Retype each of the lines in these entries word for word.

Collected data:
-------
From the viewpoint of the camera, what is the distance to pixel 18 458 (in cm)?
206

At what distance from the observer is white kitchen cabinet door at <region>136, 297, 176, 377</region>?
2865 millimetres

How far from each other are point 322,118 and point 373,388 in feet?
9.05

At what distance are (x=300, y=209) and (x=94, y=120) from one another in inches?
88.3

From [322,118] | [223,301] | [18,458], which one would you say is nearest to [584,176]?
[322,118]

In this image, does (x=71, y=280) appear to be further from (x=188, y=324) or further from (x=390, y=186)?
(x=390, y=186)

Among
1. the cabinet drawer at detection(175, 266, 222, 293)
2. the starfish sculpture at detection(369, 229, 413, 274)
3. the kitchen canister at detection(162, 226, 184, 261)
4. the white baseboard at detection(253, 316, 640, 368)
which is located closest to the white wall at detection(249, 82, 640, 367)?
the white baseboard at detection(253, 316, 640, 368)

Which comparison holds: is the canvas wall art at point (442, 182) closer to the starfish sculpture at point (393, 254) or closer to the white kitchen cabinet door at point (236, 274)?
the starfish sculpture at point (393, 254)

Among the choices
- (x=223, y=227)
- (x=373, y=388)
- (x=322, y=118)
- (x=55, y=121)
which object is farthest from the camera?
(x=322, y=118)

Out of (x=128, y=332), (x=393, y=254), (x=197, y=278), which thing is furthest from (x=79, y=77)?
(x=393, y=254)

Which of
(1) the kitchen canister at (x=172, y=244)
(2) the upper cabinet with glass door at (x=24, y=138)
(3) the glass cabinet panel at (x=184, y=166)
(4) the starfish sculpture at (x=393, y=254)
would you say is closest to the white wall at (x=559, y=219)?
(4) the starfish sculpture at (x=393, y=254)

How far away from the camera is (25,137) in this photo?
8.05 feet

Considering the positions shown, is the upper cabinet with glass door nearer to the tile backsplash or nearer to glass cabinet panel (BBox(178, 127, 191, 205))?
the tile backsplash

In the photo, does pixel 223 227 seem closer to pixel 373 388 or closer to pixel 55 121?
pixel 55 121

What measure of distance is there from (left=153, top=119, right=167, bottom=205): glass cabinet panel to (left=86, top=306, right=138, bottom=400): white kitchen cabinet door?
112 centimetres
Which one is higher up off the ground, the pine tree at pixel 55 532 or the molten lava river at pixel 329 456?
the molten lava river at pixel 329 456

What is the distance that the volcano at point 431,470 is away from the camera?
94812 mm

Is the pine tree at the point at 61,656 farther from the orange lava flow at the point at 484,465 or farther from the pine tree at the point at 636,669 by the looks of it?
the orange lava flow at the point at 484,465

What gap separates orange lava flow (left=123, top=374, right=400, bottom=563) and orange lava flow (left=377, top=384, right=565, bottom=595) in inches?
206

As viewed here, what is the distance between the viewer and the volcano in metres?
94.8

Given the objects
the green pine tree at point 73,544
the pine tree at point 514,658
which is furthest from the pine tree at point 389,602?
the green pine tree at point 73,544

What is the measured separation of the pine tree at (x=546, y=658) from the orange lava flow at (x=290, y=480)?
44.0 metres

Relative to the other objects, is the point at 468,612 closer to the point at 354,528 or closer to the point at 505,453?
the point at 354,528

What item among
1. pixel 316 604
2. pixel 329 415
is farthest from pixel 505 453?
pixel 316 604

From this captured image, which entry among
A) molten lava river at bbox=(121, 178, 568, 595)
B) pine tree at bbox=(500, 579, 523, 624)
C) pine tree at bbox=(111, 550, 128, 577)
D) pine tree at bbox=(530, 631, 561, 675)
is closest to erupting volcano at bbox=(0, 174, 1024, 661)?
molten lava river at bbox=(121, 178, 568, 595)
-------
Answer to the problem —
From the viewpoint of the camera, what is the distance to pixel 18 458 (in cm)?
206

At what distance from the observer is white kitchen cabinet door at <region>136, 297, 176, 377</region>?
2865 millimetres

How far from each other are point 322,118 and point 373,388 in feet?
9.05

At what distance are (x=300, y=209) and (x=94, y=120) from one another in inches?
88.3

From [322,118] | [223,301] | [18,458], which one would you say is nearest to [584,176]?
[322,118]

In this image, does (x=71, y=280) appear to be further from (x=188, y=324) or further from (x=390, y=186)?
(x=390, y=186)

Among
1. the cabinet drawer at detection(175, 266, 222, 293)
2. the starfish sculpture at detection(369, 229, 413, 274)
3. the kitchen canister at detection(162, 226, 184, 261)
4. the white baseboard at detection(253, 316, 640, 368)
which is located closest to the white wall at detection(249, 82, 640, 367)?
the white baseboard at detection(253, 316, 640, 368)

Which comparison holds: is the canvas wall art at point (442, 182) closer to the starfish sculpture at point (393, 254) or closer to the white kitchen cabinet door at point (236, 274)?
the starfish sculpture at point (393, 254)

Among the choices
- (x=223, y=227)
- (x=373, y=388)
- (x=322, y=118)
- (x=55, y=121)
which object is farthest from the camera?
(x=322, y=118)

Out of (x=128, y=332), (x=393, y=254), (x=197, y=278), which thing is furthest from (x=79, y=77)?
(x=393, y=254)

Which of
(1) the kitchen canister at (x=172, y=244)
(2) the upper cabinet with glass door at (x=24, y=138)
(3) the glass cabinet panel at (x=184, y=166)
(4) the starfish sculpture at (x=393, y=254)
would you say is closest to the white wall at (x=559, y=219)?
(4) the starfish sculpture at (x=393, y=254)

How far away from the camera is (25,137) in this photo?
8.05 feet

Considering the positions shown, is the upper cabinet with glass door nearer to the tile backsplash or nearer to glass cabinet panel (BBox(178, 127, 191, 205))?
the tile backsplash

In the photo, does pixel 223 227 seem closer to pixel 373 388 or closer to pixel 55 121?
pixel 55 121

What measure of distance is there from (left=153, top=119, right=167, bottom=205): glass cabinet panel to (left=86, top=306, right=138, bottom=400): white kitchen cabinet door?
112 centimetres
Which one is higher up off the ground, the pine tree at pixel 55 532 or the molten lava river at pixel 329 456?
the molten lava river at pixel 329 456

What is the distance that the volcano at point 431,470 is away from the camera?
94812 mm

Is the pine tree at the point at 61,656 farther from the orange lava flow at the point at 484,465 or farther from the pine tree at the point at 636,669 by the looks of it?
the orange lava flow at the point at 484,465

What gap separates orange lava flow (left=123, top=374, right=400, bottom=563) and orange lava flow (left=377, top=384, right=565, bottom=595) in inches?
206

As viewed here, what is the distance between the viewer and the volcano in metres?
94.8

Given the objects
the green pine tree at point 73,544
the pine tree at point 514,658
which is furthest from the pine tree at point 389,602?
the green pine tree at point 73,544

What is the measured separation of the pine tree at (x=546, y=658) from the orange lava flow at (x=290, y=480)?
44.0 metres

Relative to the other objects, is the point at 468,612 closer to the point at 354,528 or closer to the point at 505,453?
the point at 354,528

What item among
1. pixel 316 604
2. pixel 329 415
is farthest from pixel 505 453?
pixel 316 604

From this captured image, which entry among
A) molten lava river at bbox=(121, 178, 568, 595)
B) pine tree at bbox=(500, 579, 523, 624)
C) pine tree at bbox=(111, 550, 128, 577)
D) pine tree at bbox=(530, 631, 561, 675)
is closest to erupting volcano at bbox=(0, 174, 1024, 661)?
molten lava river at bbox=(121, 178, 568, 595)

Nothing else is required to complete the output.